» **Text block**:
Some of the dance references were oddly blunt, like

Loie Fuller’s extended flowing wings and Isadora Duncan’s toga gown

and unpinned hair. Malandain combined these with obtuse biblical references,

like a clear beach ball, purportedly the apple in Eden. Embellished black unisex

tanks were transformed with bell skirts, long skirts, stiff tutus; later, the

dancers changed into nude leotards, pointing to modern dance’s body consciousness.

But when mixed in with duets between Adam and Eve, Cain and Abel, and company,

the effect veered toward bizarre pageantry. At least Malandain deployed humor

throughout, which helped prevent Création from becoming parody.

The technically exceptional dancers have been trained

to give 110 percent all the time. Even standing still, they were daring us somehow.

But the choreography featured little fluid phrasing between one struck pose

after another, making it a chain of exclamations rather than a meaningful sentence.

And Malandain showed remarkably little invention with entrances and exits, instead

relying on a flex-footed walk time and again, as dictated by the music. If only

the choreography showed as much risk taking as the choice of subject matter.

See www.balletbiarritz.com.

» **Data lines**:
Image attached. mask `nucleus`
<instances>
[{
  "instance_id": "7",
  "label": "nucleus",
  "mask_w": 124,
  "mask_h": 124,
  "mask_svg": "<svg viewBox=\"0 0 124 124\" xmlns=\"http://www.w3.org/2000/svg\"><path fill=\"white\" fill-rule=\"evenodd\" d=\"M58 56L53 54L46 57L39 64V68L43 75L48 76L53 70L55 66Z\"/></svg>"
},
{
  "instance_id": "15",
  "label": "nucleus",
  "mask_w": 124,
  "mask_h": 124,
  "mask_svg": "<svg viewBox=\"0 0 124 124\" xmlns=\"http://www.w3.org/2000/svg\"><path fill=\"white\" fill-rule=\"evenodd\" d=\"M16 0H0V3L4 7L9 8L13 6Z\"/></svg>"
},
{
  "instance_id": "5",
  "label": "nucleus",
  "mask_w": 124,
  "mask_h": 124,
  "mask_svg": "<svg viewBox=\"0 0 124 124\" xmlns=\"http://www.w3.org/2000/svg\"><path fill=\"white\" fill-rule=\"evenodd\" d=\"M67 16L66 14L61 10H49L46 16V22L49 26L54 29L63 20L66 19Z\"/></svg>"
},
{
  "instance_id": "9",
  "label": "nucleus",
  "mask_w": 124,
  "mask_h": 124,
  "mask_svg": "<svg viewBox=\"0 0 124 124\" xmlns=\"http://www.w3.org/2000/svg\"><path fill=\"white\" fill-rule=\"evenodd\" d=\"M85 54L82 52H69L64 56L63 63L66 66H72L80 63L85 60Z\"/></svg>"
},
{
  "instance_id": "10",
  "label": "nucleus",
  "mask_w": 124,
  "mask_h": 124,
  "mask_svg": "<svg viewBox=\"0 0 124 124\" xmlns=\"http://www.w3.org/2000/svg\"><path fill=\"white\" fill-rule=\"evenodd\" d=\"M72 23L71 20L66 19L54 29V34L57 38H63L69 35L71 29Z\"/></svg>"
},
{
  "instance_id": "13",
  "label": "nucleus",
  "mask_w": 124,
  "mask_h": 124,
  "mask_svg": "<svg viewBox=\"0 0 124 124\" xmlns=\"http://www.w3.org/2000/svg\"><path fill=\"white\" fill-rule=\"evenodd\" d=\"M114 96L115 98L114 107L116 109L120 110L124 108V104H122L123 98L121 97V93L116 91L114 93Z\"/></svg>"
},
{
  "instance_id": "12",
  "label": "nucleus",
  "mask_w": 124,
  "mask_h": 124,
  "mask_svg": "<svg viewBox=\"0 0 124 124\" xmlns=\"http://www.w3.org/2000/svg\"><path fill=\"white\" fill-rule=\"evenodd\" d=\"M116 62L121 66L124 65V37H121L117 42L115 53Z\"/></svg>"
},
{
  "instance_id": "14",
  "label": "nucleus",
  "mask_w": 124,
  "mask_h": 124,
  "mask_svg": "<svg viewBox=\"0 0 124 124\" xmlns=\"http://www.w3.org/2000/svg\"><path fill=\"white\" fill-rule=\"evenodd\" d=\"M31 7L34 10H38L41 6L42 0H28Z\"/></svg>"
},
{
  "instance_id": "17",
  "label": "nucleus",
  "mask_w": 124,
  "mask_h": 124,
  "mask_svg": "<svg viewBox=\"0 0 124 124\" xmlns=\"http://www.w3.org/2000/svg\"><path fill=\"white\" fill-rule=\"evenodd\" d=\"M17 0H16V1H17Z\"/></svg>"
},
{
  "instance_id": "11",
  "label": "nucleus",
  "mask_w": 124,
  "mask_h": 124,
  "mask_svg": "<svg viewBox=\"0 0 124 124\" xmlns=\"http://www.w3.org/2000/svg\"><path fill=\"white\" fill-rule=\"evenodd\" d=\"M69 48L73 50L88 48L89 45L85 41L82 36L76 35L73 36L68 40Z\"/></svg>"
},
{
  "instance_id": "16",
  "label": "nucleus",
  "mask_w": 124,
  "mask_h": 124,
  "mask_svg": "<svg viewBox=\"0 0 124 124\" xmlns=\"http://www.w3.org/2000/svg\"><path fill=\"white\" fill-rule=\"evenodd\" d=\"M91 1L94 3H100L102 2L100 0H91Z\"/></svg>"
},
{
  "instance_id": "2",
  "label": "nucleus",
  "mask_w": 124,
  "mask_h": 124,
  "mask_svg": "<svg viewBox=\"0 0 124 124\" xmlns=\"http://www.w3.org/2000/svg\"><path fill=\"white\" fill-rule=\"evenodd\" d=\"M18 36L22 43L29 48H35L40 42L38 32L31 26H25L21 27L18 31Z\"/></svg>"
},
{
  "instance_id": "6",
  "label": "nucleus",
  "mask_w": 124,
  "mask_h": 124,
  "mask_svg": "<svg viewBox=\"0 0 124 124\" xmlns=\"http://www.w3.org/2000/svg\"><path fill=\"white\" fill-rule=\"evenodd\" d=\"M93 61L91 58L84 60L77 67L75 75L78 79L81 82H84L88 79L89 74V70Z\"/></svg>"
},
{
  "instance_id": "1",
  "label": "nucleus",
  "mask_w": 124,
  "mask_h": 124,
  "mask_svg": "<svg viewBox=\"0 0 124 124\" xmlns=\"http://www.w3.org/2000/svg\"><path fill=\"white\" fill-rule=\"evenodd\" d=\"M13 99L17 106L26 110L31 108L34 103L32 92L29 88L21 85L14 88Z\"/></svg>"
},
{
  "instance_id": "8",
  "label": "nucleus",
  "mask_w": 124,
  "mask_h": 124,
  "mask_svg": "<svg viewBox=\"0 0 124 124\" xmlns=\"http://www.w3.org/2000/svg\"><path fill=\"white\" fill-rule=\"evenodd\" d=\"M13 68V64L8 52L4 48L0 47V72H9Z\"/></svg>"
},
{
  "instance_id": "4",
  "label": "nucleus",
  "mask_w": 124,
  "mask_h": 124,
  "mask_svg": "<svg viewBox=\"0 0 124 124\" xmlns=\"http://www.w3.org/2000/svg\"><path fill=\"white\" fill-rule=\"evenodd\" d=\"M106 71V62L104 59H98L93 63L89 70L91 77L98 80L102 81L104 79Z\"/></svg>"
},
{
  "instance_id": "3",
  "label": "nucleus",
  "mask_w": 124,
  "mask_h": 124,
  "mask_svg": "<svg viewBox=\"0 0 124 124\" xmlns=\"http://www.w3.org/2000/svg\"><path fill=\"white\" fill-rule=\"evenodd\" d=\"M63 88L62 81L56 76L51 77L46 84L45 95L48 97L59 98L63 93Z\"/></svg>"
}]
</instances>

--

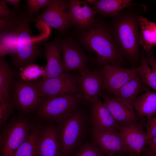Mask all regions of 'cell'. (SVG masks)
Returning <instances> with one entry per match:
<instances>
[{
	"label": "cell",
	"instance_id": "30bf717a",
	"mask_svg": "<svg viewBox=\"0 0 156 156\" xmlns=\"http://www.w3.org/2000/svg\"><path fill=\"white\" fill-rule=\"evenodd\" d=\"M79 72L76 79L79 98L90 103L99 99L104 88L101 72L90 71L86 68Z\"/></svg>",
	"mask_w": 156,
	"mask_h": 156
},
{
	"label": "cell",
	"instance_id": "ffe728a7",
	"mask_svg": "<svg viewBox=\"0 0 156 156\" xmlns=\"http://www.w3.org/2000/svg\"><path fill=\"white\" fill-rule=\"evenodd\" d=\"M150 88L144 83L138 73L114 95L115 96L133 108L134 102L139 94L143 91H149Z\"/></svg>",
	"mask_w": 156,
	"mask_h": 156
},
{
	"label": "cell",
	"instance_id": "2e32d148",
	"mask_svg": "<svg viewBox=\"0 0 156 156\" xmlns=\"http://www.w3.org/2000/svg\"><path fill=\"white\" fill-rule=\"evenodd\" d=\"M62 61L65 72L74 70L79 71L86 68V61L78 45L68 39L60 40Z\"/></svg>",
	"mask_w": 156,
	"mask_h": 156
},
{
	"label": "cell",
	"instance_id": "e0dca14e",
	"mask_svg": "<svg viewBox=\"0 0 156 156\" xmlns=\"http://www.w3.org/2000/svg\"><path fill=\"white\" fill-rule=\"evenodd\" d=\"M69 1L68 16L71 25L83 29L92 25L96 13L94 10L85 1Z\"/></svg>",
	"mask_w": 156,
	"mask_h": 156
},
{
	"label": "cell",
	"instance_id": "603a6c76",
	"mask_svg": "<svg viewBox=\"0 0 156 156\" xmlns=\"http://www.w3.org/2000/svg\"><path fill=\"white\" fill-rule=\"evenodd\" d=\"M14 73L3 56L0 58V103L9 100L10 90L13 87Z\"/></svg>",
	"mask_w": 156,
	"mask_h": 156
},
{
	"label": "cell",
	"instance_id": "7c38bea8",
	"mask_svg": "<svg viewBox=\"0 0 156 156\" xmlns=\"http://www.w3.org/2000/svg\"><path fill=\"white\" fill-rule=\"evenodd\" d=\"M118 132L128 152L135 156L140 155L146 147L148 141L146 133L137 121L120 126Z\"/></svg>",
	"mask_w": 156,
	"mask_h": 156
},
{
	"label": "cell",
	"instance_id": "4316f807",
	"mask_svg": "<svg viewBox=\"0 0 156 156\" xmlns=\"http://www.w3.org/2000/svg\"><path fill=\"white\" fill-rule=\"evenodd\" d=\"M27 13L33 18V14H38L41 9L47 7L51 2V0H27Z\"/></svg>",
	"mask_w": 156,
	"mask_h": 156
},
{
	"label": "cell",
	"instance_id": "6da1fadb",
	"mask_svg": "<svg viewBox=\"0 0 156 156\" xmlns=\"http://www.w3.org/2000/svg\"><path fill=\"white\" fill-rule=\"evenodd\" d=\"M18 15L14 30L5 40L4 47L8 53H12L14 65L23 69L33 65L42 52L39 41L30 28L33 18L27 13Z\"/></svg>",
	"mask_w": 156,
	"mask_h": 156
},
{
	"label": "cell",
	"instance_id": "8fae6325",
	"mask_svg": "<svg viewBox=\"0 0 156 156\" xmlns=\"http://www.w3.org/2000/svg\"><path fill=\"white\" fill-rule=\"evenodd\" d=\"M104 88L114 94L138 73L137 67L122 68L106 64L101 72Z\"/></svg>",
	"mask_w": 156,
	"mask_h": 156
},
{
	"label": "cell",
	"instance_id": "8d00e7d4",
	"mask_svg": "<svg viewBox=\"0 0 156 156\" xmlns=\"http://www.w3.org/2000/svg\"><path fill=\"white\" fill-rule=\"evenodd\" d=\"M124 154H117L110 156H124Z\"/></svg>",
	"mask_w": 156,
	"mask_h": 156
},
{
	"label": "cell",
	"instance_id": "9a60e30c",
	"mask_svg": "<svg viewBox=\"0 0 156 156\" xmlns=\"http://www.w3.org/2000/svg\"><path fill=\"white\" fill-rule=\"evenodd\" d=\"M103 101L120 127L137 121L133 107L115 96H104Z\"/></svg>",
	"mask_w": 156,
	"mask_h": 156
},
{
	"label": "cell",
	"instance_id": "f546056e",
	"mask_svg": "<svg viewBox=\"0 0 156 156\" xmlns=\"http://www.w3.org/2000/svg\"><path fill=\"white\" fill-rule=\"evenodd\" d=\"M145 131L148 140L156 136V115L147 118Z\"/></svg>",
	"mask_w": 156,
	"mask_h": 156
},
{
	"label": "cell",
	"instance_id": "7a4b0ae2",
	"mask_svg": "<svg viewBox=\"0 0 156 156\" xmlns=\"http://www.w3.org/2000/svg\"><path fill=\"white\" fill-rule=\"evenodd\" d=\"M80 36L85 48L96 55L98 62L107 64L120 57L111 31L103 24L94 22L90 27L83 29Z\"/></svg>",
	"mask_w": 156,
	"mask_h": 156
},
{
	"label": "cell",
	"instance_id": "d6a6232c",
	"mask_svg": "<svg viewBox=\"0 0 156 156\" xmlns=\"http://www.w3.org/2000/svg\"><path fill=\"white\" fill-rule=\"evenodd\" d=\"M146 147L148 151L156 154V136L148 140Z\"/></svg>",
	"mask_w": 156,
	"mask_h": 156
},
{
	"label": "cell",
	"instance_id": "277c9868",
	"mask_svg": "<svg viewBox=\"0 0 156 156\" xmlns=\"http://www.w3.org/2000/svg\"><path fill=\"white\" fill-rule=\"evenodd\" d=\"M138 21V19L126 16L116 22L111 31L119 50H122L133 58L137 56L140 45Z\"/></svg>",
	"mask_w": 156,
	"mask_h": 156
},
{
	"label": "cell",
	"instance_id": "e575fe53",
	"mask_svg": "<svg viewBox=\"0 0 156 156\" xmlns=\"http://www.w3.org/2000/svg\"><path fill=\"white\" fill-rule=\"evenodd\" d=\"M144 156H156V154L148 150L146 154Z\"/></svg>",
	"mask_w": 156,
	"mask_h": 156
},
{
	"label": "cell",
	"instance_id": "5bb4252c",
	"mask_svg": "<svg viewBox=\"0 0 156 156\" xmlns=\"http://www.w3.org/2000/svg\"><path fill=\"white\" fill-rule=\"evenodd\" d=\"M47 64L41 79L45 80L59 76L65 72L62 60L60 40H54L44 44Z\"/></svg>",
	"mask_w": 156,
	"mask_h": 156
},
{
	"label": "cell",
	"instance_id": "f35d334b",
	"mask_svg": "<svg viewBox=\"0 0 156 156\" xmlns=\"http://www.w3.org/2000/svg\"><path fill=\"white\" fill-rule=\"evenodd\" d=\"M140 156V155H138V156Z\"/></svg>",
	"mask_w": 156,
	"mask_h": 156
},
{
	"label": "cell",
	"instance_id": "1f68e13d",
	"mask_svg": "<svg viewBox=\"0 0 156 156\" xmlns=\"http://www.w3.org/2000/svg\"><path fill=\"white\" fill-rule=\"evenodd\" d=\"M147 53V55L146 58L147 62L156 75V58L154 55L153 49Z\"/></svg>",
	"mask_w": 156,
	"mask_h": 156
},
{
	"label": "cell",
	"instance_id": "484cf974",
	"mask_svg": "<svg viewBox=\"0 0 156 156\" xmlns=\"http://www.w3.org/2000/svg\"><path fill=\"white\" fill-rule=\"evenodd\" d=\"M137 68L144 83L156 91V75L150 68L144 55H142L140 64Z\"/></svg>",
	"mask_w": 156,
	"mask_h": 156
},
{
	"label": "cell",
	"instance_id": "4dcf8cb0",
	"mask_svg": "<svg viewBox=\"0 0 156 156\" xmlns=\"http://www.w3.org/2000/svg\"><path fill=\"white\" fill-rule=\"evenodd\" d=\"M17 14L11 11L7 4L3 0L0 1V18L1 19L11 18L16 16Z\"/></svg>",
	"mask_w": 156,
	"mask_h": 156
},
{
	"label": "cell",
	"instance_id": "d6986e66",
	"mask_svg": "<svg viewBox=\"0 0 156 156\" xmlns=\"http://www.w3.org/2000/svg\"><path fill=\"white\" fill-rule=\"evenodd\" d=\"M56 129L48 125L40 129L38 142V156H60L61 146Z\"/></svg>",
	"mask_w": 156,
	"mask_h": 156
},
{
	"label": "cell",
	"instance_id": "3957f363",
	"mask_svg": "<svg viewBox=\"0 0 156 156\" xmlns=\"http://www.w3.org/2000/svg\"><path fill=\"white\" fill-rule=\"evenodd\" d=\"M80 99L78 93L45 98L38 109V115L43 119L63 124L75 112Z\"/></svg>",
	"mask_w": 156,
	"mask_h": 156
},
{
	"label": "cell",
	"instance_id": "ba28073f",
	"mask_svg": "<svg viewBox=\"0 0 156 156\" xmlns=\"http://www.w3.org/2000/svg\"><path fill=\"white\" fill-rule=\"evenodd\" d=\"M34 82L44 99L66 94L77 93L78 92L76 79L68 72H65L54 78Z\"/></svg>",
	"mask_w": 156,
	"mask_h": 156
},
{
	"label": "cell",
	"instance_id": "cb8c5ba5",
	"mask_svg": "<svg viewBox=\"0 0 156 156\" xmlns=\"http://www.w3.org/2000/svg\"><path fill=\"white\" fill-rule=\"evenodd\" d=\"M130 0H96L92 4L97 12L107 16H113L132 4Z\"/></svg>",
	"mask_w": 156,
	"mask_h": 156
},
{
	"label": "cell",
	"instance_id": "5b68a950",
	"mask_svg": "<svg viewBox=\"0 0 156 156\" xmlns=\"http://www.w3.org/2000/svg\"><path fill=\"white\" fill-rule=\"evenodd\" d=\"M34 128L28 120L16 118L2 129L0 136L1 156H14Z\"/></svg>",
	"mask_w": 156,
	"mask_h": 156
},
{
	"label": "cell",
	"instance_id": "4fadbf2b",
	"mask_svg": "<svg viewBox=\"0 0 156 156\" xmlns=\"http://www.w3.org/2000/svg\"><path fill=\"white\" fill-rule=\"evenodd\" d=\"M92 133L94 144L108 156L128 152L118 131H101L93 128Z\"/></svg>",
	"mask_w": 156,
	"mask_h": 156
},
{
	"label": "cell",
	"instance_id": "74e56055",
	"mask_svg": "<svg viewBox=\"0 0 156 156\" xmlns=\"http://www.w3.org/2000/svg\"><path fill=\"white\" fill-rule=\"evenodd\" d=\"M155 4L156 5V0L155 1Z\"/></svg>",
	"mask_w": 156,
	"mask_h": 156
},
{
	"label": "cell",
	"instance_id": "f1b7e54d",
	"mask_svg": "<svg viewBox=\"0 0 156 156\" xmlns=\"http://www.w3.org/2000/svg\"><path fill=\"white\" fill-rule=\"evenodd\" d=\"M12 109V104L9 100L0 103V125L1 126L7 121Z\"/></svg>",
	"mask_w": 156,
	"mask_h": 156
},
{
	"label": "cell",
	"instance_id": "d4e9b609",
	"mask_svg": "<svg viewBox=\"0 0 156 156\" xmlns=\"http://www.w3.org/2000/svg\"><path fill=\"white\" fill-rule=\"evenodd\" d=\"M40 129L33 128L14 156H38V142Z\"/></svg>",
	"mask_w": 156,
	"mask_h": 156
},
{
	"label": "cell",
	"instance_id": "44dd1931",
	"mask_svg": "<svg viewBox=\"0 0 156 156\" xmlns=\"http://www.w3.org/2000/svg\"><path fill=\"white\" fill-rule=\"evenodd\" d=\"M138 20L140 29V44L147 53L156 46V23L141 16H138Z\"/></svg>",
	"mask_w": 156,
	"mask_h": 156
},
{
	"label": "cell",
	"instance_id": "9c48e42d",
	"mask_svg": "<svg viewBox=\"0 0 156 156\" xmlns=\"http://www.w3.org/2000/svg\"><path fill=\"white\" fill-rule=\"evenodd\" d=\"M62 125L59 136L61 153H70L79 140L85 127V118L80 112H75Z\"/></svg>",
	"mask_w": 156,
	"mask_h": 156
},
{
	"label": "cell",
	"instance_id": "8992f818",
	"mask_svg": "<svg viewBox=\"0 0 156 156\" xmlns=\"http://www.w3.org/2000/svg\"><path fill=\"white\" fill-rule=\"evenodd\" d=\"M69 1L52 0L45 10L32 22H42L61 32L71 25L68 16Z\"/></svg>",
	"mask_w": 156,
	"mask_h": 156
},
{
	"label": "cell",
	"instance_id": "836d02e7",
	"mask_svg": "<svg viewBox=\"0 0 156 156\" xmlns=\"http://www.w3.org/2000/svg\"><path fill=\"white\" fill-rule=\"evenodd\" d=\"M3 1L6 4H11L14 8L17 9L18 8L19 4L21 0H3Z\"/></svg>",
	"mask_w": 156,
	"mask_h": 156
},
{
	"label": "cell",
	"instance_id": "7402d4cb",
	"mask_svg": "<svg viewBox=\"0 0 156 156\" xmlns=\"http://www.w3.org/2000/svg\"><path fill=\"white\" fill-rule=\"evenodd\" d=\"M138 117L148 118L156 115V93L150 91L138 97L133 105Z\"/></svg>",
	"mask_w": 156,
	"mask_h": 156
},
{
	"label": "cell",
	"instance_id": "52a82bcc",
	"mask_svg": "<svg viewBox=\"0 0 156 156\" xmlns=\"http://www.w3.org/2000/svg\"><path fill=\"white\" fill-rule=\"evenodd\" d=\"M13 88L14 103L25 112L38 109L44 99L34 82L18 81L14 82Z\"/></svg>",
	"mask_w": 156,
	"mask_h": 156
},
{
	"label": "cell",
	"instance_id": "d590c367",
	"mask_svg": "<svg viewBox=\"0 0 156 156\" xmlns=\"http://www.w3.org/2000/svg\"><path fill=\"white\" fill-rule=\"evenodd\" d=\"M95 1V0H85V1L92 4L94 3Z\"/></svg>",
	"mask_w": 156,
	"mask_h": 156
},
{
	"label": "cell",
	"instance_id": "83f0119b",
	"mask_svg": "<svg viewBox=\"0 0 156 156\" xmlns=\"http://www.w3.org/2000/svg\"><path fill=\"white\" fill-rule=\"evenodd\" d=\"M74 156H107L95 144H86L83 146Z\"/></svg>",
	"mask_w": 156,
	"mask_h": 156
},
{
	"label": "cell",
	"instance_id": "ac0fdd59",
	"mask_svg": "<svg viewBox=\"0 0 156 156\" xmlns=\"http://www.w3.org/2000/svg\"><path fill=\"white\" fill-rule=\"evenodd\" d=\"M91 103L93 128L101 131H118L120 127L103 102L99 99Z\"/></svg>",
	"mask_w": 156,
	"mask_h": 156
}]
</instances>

» **What to do**: Revise the dance review from "relying on a" to "See www.balletbiarritz.com.", replacing "flex-footed walk" with "flat-footed shuffle".

» **Worked solution**:
relying on a flat-footed shuffle time and again, as dictated by the music. If only

the choreography showed as much risk taking as the choice of subject matter.

See www.balletbiarritz.com.